WPCNR Morning Sun. July 31, 2002. The New York State Attorney General’s office team evaluating whether to bring a quo warranto court action in Supreme Court on behalf of Larry Delgado to remove Glen Hockley from the White Plains Common Council, will interview White Plains officials and will inspect the District 18 voting machine which had been determined to jam in last November’s election.
The private inspection will take place Friday morning at Fire House Number 2 in White Plains where the suspect voting machine has been stored, the Attorney General’s press officer, Mark Violette reported to WPCNR today. Mr. Violette said he did not know if his attorneys would undertake a full dismantling or breakdown of the machine. He did not think so.
WHAT INSPECTORS SAW LAST NOVEMBER, when the back of the District 18 Voting Machine was removed. After all counters had been returned to zero counts, the Delgado counter jammed at “39,” and could not be rolled back to zero by trained, certifed election machine technicians. The Attorney General’s office may inspect the machine further to see what went wrong, but a press spokesman said he did not know if a more thorough inspection was going to be conducted Friday. White Plains officials would be interviewed he said.
Photo by WPCNR
Marc Violette, Press Officer for the Attorney General said the inspection would be private and not open to the media.
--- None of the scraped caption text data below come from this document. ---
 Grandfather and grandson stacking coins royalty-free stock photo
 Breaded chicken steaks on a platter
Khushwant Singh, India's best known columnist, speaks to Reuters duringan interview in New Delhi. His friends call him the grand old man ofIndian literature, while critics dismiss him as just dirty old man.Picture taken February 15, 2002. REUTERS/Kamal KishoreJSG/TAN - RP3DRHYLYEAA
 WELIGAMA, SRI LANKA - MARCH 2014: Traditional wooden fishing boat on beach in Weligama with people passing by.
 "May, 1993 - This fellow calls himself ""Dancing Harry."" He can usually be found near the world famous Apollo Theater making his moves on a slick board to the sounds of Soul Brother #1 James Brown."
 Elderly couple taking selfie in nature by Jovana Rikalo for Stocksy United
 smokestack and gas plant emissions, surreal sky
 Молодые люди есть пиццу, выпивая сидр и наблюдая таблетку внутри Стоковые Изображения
Jeffrey Binder, Mr. Delgado’s attorney said he was not attending and that he respected and appreciated the Attorney General office procedure.
Violette told WPCNR today that a three-attorney “screening committee” for quo warranto proceedings would be meeting with White Plains election officials Friday morning to discuss what they knew about the events election night, viewing the voting machine.
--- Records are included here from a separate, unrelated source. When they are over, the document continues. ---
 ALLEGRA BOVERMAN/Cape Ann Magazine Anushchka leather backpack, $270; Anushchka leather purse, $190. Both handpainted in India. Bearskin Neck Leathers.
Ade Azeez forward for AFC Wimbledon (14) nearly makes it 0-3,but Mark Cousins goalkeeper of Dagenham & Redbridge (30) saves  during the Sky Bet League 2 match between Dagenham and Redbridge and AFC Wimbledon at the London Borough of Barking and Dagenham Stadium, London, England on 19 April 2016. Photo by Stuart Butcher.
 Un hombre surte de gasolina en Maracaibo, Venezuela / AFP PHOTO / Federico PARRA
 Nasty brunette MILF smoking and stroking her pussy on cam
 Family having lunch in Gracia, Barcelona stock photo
Violette said the attorney general’s office is now in the process of verifying the 103 affidavits submitted by the Delgado legal team, from voters voting last November 6 in District 18, who said they voted for Mr. Delgado.
Mr. Violette told WPCNR there was “no timetable” for the Attorney General’s office since no court order interval was in play. Violette said there would be no news conference following his attorneys’ inspection and interviews Friday morning. “We’re doing this work ourselves,” Violette said, “the time frame is open.”
The Story So Far:
At the time when the voting machine was originally ordered inspected by Judge Francis Nicolai of New York State Supreme Court, last December, the machine counter drum tabulating the Larry Delgado votes (top row, second from left) could not be “rolled back” from the “39” count by a professional election machine maintenance technician. (Note nothing but blank roller in the Delgado slot, while all other counters are at “0.”) Both Mr. Hockley’s attorney, Adam Bradley, and Mr. Delgado’s attorneys John Ciampoli and Jeffrey Binder, agreed the machine was jammed.
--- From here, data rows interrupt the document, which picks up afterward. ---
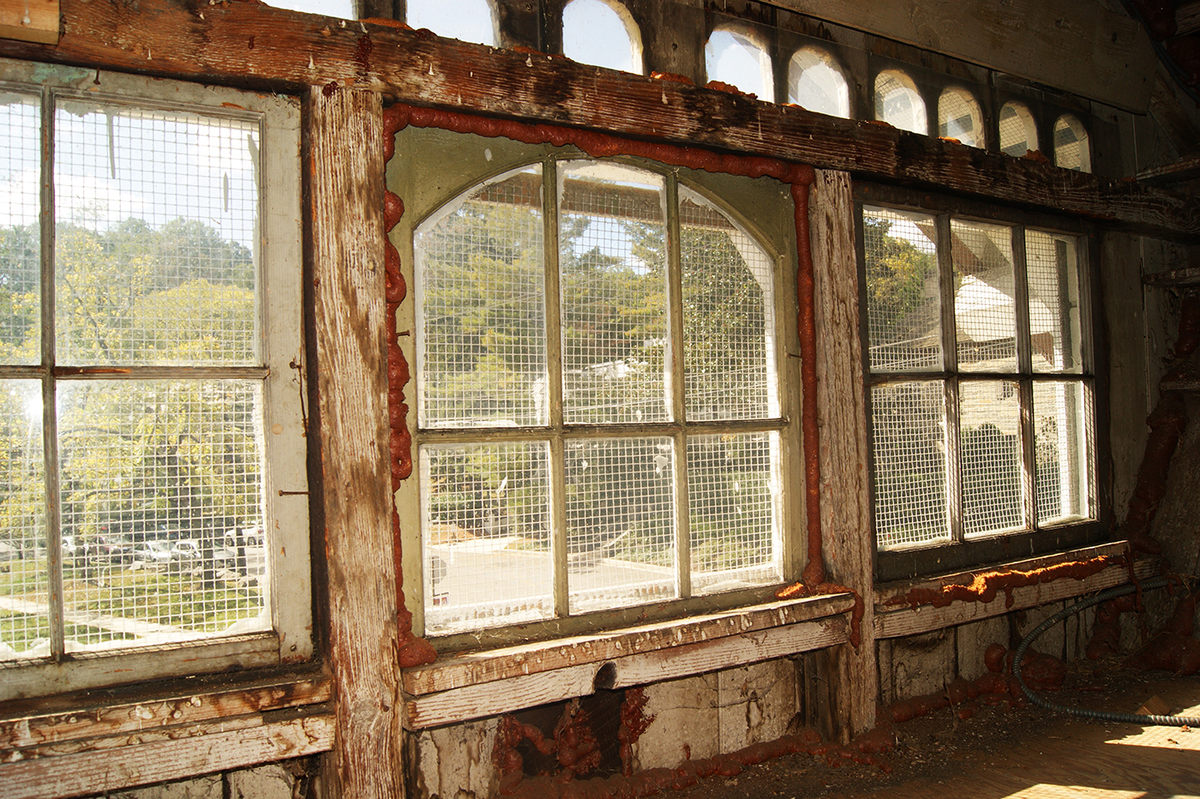 Looking through the grated windows of the former spy station, by Elliot Carter on Atlas Obscura (reproduced under Fair Use)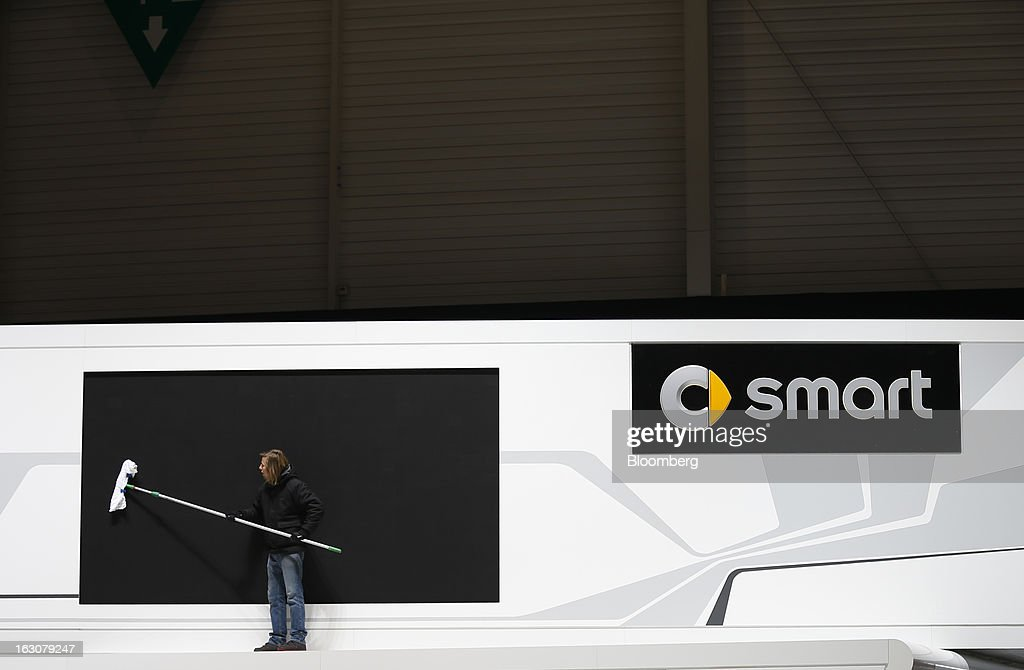 A man cleans the giant television screen above the Smart automobile stand ahead of the opening day of the 83rd Geneva International Motor Show in Geneva, Switzerland, on Monday, March 4, 2013. This year's show opens to the public on Mar. 7, and is set to feature more than 100 product premiers from the world's automobile manufacturers. Photographer: Valentin Flauraud/Bloomberg via Getty Images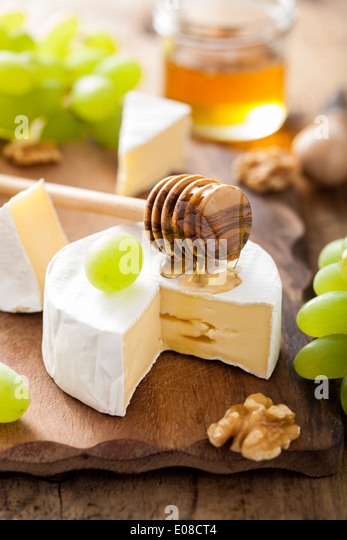 camembert cheese with grapes, honey and nuts on wooden background - Stock Image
LEGAL ADVERSARIES AGREE MACHINE JAMMED: Carol Lee Sunderland, of the Board of Elections, left, Jeffrey Binder, Delgado attorney, and Adam Bradley, Hockley attorney conference calling last November at the Board of Elections in which the two camps agreed based on election machine expert advice that the voting machine had jammed.
Photo by WPCNR
No Need to See the Guts.
Attorneys for Mr. Delgado, John Ciampoli and Jeffrey Binder, told Judge Nicolai when the Judge asked them, that they did not think it necessary to execute a thorough breakdown of the machine to determine what set of circumstances actually caused the “Delgado line jam.” The two legal counsel were satisfied to establish that the voting machine had, in fact, jammed at count 39 for Mr. Delgado, approximately 100 votes less than Mr. Delgado’s Republican council running mates, Robert Tuck, and Mike Amodio. The attorneys contended this obviously meant Delgado who had outpaced Amodio and Tuck citywide had obviously lost 100 votes at least, giving him the election over Hockley.
Courts order new election. Court of Appeals Says “Nyet.”
The establishment that there was something wrong with the Delgado counter mechanism was the basis for two consecutive rulings by Judge Nicolai and the Appellate Court in Brooklyn, calling for a new election in White Plains between Mr. Delgado and Mr. Hockley, his rival for the council seat.
The New York State Court of Appeals reversed this decision, officially making Glen Hockley the winner of Mr. Delgado’s Council seat, on the grounds that Mr. Delgado’s only recourse was a quo warranto proceeding, effectively ruling that courts in New York State did not have the jurisidiction to right election night irregularities.
Attorney General’s Office Mulls Now Acts.
In June, the Delgado legal team delivered 103 affidavits of signed affidavits from voters who had said they voted for Mr. Delgado last November 6, enough voters to provide Mr. Delgado with a margin of victory over Mr. Hockley.
The effort to inspect the voting machine Friday morning is the first action the Attorney General’s office has taken to move on Mr. Delgado’s request for a quo warranto proceding.